Storytelling Starters ~ A Surfeit of Stories
Saturday, September 9th, 2017The life of the storyteller and story-writer has been a fruitful one in my experience of it. At the same time, I have to acknowledge that sometimes there’s a feeling of surfeit. Too many people going by, too much awareness of all the stories they’re part of, too many ifs and buts in every direction. And with all that, not enough time for digesting things and making something of them, not enough real satisfaction.
That’s how I feel right now after two months of hospital appointments when I’ve been one of so many people walking in and out of the hospital’s foyer or sitting waiting to be seen by a doctor or a nurse. In hospitals, it’s as if the whole world is swishing around you as you try to deal with your own main story yet are aware of being profoundly distracted from what you consider to be your own real life.
That’s how it is. That’s how it’s still going to be for me for a while. Yet over the next fortnight, there’ll be some respite. A fortnight in Wales feels like a blissful prospect providing some welcome fresh air and rest before the three weeks of radiotherapy treatments that will form the last part of the treatment for my breast cancer.
An odd little coincidence
So it feels rather strange that yesterday an odd little coincidence occurred in my life. I love coincidences. They make good stories. I don’t believe they necessarily have profound meaning. The probability factors in the world around us may just as well account for some or all. Yet I do generally think that coincidences have value. The value is simply that they make us notice them. They give us points of meaning and, because human beings appreciate meaning, we realise the value of noticing.
So yesterday I was in Guy’s Hospital yet again for the CT scan which was needed for setting up my radiotherapy arrangements. At the end of the session, I was given the list of dates and times for the fifteen sessions that are to start in three weeks’ time. I looked at the list and then I smiled at the lovely radiographer who’d been seeing to me.
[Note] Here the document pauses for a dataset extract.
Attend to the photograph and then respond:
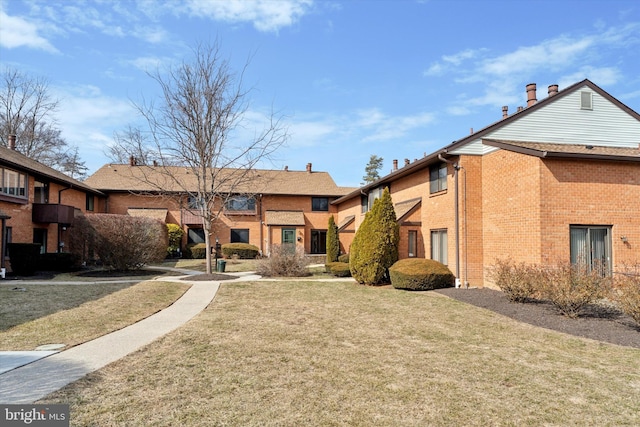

‘I have an extraordinary little story to tell you,’ I said. ‘Seven years ago, I had to have radiotherapy as the final part of the treatment I was given for nasal lymphoma. The last of those radiotherapy sessions happened on October 23rd which is my birthday. So now I’ve just looked at the list you’ve given me for the appointments I have to have this time round. And what do I see? The last date on the list is – guess what? – October 23rd which is my birthday.’
‘Wow,’ said the radiographer. ‘That’s amazing.’ I agree. It is. But it’s not as amazing as that the sun comes up every morning even when it doesn’t shine through the clouds. Nor is it as amazing as the skill of surgeons and radiographers or the friendship that good friends show. What’s also very fine is a nice cup of tea.
PS: My photo this week is of the South American story-doll I was once given by Kevin Crossley-Holland after I’d edited a paper he’d written for publication by the Society for Storytelling. The doll seems to me to acknowledge not only the multiplicity of the tales which are part of a storytelling life but also the potential burden the storyteller carries in carrying them around.